Le consegne ->
A) Riassumi il blocco di testo in tre frasi.
B) Estrai dal blocco di testo, senza alcuna modifica, il passo compreso tra "Quando si dice" e "(lo spettacolo vittorioso).", estremi inclusi.

Quando si dice che non si può abolire lo stato delle cose - il cui essere non è certo lo stato - presente, c'è chi trova che si parli di quella disposizione per cui tutto finisce per rientrare là da dove era uscito; così la "socialità" della vita corrente non permette che la stessa cerimonia in cui si ripete l'evento che non si era ancora presentato, giacché si tratta, ancora e sempre, della solita nevrosi (lo spettacolo vittorioso).

47.
Ogni doppio movimento che non si nega è uno stallo, dove la malinconia non falla (non c'è falla in ciò che è indotto), dove si attacca la trama della vita quotidiana.

48.
I misantropi - e i misogini - se non possiedono la verità, e nessuno la possiede, però è probabile che si scontrino con essa, e ne siano offesi loro malgrado.

49.
Il godimento non ode, e se non fosse sordo non godrebbe mai; questa non è che la tecnica del desiderio di massa. Ciò che è in corso non può che essere compiuto sino in fondo, perché si dilatino le sue cedevolezze, perché infine ceda a sé stesso.

[Record archiviati]
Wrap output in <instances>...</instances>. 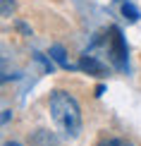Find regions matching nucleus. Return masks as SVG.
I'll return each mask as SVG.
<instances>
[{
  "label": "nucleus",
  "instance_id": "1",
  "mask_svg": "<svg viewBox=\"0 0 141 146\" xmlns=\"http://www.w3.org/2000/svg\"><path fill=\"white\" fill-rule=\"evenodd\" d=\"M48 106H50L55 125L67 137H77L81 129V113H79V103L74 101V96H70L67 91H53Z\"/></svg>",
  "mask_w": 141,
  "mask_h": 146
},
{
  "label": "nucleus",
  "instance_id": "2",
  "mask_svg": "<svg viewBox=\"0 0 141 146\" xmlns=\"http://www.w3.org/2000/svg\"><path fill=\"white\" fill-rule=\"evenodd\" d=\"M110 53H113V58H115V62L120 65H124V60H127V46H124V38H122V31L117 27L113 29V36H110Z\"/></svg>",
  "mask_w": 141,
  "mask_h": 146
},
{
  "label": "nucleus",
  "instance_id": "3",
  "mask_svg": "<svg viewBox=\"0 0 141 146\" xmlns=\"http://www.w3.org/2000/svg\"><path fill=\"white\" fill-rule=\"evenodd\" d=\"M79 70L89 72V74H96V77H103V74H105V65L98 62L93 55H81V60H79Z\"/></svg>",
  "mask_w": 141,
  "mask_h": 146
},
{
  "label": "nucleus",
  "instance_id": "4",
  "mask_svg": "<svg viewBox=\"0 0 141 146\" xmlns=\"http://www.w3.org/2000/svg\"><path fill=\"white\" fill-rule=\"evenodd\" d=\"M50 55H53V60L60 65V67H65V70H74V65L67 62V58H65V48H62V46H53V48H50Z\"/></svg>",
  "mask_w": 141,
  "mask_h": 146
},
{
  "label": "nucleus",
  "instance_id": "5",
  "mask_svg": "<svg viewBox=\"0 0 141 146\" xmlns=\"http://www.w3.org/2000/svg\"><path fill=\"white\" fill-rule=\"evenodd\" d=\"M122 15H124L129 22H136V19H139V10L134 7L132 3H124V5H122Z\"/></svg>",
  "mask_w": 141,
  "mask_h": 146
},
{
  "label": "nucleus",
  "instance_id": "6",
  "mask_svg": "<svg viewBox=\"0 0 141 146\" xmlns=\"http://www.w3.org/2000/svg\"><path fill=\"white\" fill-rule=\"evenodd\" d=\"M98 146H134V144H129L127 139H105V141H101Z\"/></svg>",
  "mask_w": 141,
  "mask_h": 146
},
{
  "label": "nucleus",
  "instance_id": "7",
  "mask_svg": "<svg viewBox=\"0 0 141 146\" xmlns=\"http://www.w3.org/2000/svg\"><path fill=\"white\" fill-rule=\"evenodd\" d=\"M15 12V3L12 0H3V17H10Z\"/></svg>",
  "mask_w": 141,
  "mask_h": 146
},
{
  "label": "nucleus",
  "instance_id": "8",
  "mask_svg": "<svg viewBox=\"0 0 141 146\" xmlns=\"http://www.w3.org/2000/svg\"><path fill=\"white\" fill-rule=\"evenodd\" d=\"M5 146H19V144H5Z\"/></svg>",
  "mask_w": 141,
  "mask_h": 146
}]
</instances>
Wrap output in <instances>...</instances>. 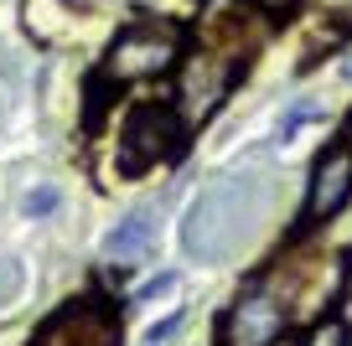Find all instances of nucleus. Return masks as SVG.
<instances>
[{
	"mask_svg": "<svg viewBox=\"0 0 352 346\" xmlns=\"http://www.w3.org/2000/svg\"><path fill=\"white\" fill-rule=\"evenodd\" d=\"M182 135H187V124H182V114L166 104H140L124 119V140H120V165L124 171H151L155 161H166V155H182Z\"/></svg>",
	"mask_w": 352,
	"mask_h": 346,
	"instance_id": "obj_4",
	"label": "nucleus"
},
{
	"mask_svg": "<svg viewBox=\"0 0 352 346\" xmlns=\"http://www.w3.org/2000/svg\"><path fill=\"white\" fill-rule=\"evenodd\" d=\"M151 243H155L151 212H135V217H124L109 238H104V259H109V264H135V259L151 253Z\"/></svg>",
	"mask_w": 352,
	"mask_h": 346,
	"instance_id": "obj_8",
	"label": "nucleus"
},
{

Soluzioni ->
A) C'è chi intende l'impossibilità di abolire il presente stato delle cose come una disposizione per cui tutto finisce per rientrare là da dove era uscito. Ogni doppio movimento che non si nega è uno stallo in cui la malinconia non falla, e i misantropi e i misogini, pur non possedendo la verità, probabilmente si scontrano con essa e ne restano offesi. Il godimento è sordo, altrimenti non godrebbe mai, e ciò che è in corso deve compiersi fino in fondo finché non ceda a sé stesso.

B)
Quando si dice che non si può abolire lo stato delle cose - il cui essere non è certo lo stato - presente, c'è chi trova che si parli di quella disposizione per cui tutto finisce per rientrare là da dove era uscito; così la "socialità" della vita corrente non permette che la stessa cerimonia in cui si ripete l'evento che non si era ancora presentato, giacché si tratta, ancora e sempre, della solita nevrosi (lo spettacolo vittorioso).